- [Data extract]
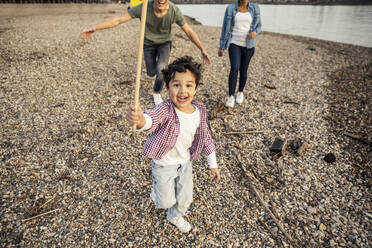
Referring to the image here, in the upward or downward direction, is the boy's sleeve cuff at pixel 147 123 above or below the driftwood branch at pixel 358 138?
above

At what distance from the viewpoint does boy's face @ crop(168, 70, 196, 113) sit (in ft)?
8.08

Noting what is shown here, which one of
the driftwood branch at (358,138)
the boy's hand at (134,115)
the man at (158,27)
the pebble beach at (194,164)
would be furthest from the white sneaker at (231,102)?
the boy's hand at (134,115)

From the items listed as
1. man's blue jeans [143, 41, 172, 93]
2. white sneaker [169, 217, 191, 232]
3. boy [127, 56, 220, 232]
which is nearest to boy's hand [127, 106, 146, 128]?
boy [127, 56, 220, 232]

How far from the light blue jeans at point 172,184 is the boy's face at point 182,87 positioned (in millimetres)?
844

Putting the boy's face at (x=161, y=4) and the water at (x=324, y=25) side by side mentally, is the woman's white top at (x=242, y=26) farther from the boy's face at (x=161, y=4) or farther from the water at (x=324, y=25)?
the water at (x=324, y=25)

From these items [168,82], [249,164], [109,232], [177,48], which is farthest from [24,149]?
[177,48]

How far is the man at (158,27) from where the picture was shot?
466cm

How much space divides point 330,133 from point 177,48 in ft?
30.6

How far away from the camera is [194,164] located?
462 cm

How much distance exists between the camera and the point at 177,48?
1269 centimetres

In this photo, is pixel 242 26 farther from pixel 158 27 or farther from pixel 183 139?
pixel 183 139

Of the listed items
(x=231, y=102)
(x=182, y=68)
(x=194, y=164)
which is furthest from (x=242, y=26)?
(x=182, y=68)

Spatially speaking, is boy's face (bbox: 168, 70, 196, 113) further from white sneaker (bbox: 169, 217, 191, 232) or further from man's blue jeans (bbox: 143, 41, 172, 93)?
man's blue jeans (bbox: 143, 41, 172, 93)

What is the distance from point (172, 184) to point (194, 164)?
5.99ft
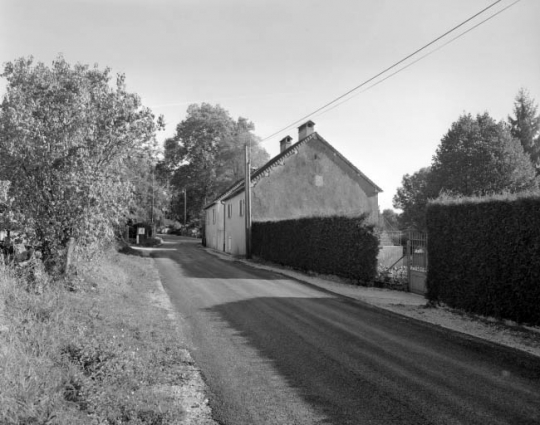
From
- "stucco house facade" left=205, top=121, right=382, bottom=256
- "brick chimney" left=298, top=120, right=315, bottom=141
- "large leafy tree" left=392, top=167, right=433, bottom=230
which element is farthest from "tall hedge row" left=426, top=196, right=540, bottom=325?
"large leafy tree" left=392, top=167, right=433, bottom=230

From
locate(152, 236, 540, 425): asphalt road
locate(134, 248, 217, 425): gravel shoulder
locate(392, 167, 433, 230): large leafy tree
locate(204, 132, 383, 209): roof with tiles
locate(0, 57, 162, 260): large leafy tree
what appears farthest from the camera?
locate(392, 167, 433, 230): large leafy tree

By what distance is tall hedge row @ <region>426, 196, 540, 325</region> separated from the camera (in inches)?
348

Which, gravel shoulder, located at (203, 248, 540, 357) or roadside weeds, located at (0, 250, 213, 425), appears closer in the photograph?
roadside weeds, located at (0, 250, 213, 425)

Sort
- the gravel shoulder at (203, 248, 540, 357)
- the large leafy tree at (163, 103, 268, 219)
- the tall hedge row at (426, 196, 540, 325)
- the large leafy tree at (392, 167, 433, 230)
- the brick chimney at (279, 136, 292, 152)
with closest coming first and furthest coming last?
1. the gravel shoulder at (203, 248, 540, 357)
2. the tall hedge row at (426, 196, 540, 325)
3. the brick chimney at (279, 136, 292, 152)
4. the large leafy tree at (392, 167, 433, 230)
5. the large leafy tree at (163, 103, 268, 219)

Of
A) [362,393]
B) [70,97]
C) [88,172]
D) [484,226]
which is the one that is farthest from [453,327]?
[70,97]

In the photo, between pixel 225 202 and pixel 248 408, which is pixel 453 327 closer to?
pixel 248 408

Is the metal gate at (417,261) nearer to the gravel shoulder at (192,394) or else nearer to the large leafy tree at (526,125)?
the gravel shoulder at (192,394)

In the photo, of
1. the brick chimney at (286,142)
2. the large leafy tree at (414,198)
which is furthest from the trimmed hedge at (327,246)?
the large leafy tree at (414,198)

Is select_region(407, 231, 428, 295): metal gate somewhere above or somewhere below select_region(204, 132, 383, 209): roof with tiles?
below

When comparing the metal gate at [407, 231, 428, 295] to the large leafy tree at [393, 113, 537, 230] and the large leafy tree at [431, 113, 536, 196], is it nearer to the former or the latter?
the large leafy tree at [393, 113, 537, 230]

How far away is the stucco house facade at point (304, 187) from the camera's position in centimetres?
3131

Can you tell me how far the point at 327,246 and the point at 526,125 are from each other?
137 ft

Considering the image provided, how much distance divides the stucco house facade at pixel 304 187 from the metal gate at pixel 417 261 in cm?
1596

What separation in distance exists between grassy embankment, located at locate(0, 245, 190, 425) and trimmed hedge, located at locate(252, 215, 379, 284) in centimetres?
955
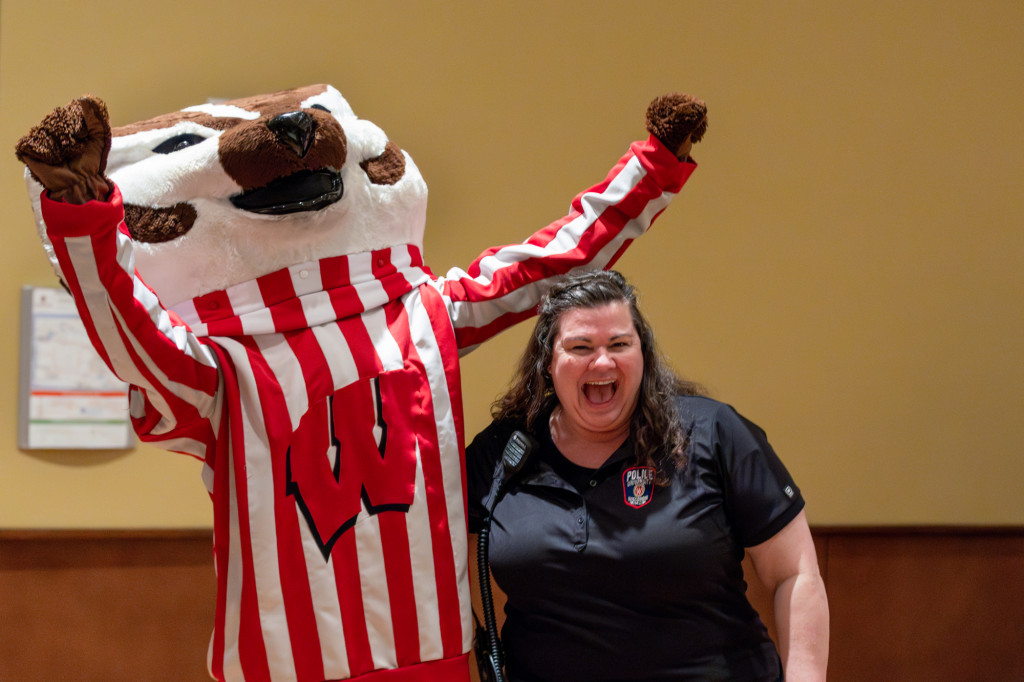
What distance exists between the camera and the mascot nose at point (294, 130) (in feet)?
4.90

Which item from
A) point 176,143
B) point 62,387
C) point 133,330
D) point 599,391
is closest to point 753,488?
point 599,391

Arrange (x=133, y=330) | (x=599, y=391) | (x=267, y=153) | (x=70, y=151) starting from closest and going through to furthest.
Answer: (x=70, y=151), (x=133, y=330), (x=267, y=153), (x=599, y=391)

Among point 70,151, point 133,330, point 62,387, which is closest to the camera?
point 70,151

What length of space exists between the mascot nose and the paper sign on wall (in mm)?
1191

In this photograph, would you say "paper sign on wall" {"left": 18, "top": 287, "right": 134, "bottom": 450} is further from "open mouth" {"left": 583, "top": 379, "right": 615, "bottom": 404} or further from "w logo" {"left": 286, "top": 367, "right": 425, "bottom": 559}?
"open mouth" {"left": 583, "top": 379, "right": 615, "bottom": 404}

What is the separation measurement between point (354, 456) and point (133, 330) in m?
0.43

- [Aim of the exercise]
Reproduce the whole listing above word for word, leaving out the pictures.

- [Result below]
Referring to the image here, in the upward or downward direction, is the boy's sleeve cuff at pixel 147 123 above or below the driftwood branch at pixel 358 138?
above

At what distance from the viewpoint does boy's face @ crop(168, 70, 196, 113) sit (in ft)?
8.08

Noting what is shown here, which one of
the driftwood branch at (358,138)
the boy's hand at (134,115)
the man at (158,27)
the pebble beach at (194,164)
would be furthest from the white sneaker at (231,102)?
the boy's hand at (134,115)

From the items listed as
1. man's blue jeans [143, 41, 172, 93]
2. white sneaker [169, 217, 191, 232]
3. boy [127, 56, 220, 232]
which is nearest to boy's hand [127, 106, 146, 128]?
boy [127, 56, 220, 232]

How far from the light blue jeans at point 172,184 is the boy's face at point 182,87 positioned (in millimetres)?
844

Putting the boy's face at (x=161, y=4) and the water at (x=324, y=25) side by side mentally, is the woman's white top at (x=242, y=26) farther from the boy's face at (x=161, y=4) or farther from the water at (x=324, y=25)?
the water at (x=324, y=25)

From these items [168,82], [249,164], [109,232], [177,48], which is farthest from [24,149]?
[177,48]

How far is the man at (158,27) from where the picture was shot?
466cm

How much space divides point 330,133 from point 177,48 in ft?
30.6

How far away from the camera is [194,164] located?
462 cm

How much distance exists between the camera and the point at 177,48?
1269 centimetres

In this photo, is pixel 242 26 farther from pixel 158 27 or farther from pixel 183 139?
pixel 183 139

Of the listed items
(x=231, y=102)
(x=182, y=68)
(x=194, y=164)
which is furthest from (x=242, y=26)?
(x=182, y=68)

Spatially speaking, is boy's face (bbox: 168, 70, 196, 113) further from white sneaker (bbox: 169, 217, 191, 232) or further from man's blue jeans (bbox: 143, 41, 172, 93)?
man's blue jeans (bbox: 143, 41, 172, 93)

What is the distance from point (172, 184) to point (194, 164)?
5.99ft
From
- "stucco house facade" left=205, top=121, right=382, bottom=256
- "brick chimney" left=298, top=120, right=315, bottom=141
- "large leafy tree" left=392, top=167, right=433, bottom=230
which element is farthest from "tall hedge row" left=426, top=196, right=540, bottom=325?
"large leafy tree" left=392, top=167, right=433, bottom=230

From
locate(152, 236, 540, 425): asphalt road
locate(134, 248, 217, 425): gravel shoulder
locate(392, 167, 433, 230): large leafy tree
locate(204, 132, 383, 209): roof with tiles
locate(0, 57, 162, 260): large leafy tree
what appears farthest from the camera?
locate(392, 167, 433, 230): large leafy tree

By what distance is tall hedge row @ <region>426, 196, 540, 325</region> separated from the camera (in inches)?
348

Which, gravel shoulder, located at (203, 248, 540, 357) or roadside weeds, located at (0, 250, 213, 425), appears closer in the photograph?
roadside weeds, located at (0, 250, 213, 425)

Sort
- the gravel shoulder at (203, 248, 540, 357)
- the large leafy tree at (163, 103, 268, 219)
- the tall hedge row at (426, 196, 540, 325)
- the large leafy tree at (392, 167, 433, 230)
- the brick chimney at (279, 136, 292, 152)
with closest coming first and furthest coming last?
1. the gravel shoulder at (203, 248, 540, 357)
2. the tall hedge row at (426, 196, 540, 325)
3. the brick chimney at (279, 136, 292, 152)
4. the large leafy tree at (392, 167, 433, 230)
5. the large leafy tree at (163, 103, 268, 219)

Of
A) [362,393]
B) [70,97]
C) [88,172]
D) [484,226]
which is the one that is farthest from [453,327]?
[70,97]

In the photo, between pixel 225 202 and pixel 248 408, which is pixel 453 327 closer to?
pixel 248 408

Is the metal gate at (417,261) nearer to the gravel shoulder at (192,394) or else nearer to the large leafy tree at (526,125)?
the gravel shoulder at (192,394)

In the photo, of
1. the brick chimney at (286,142)
2. the large leafy tree at (414,198)
which is furthest from the trimmed hedge at (327,246)?
the large leafy tree at (414,198)

Is select_region(407, 231, 428, 295): metal gate somewhere above or somewhere below select_region(204, 132, 383, 209): roof with tiles?
below

When comparing the metal gate at [407, 231, 428, 295] to the large leafy tree at [393, 113, 537, 230] and the large leafy tree at [431, 113, 536, 196], is it nearer to the former or the latter?
the large leafy tree at [393, 113, 537, 230]

How far away is the stucco house facade at point (304, 187) from the camera's position in centimetres?
3131

Can you tell me how far the point at 327,246 and the point at 526,125 are from each other?
137 ft

Considering the image provided, how much distance divides the stucco house facade at pixel 304 187 from the metal gate at pixel 417 261 in cm?
1596

What separation in distance exists between grassy embankment, located at locate(0, 245, 190, 425) and trimmed hedge, located at locate(252, 215, 379, 284) in centimetres?
955
What distance exists between the camera and the mascot nose at point (294, 130) (in feet)?
4.90

Which item from
A) point 176,143
B) point 62,387
C) point 133,330
D) point 599,391
is closest to point 753,488?
point 599,391

Arrange (x=133, y=330) | (x=599, y=391) | (x=267, y=153) | (x=70, y=151) starting from closest and going through to furthest.
Answer: (x=70, y=151), (x=133, y=330), (x=267, y=153), (x=599, y=391)

Among point 70,151, point 133,330, point 62,387, which is closest to the camera?
point 70,151

What length of space exists between the mascot nose and the paper sign on wall (in mm)?
1191

In this photograph, would you say "paper sign on wall" {"left": 18, "top": 287, "right": 134, "bottom": 450} is further from "open mouth" {"left": 583, "top": 379, "right": 615, "bottom": 404} or further from "w logo" {"left": 286, "top": 367, "right": 425, "bottom": 559}?
"open mouth" {"left": 583, "top": 379, "right": 615, "bottom": 404}

What is the separation measurement between point (354, 456) and point (133, 330) in m?
0.43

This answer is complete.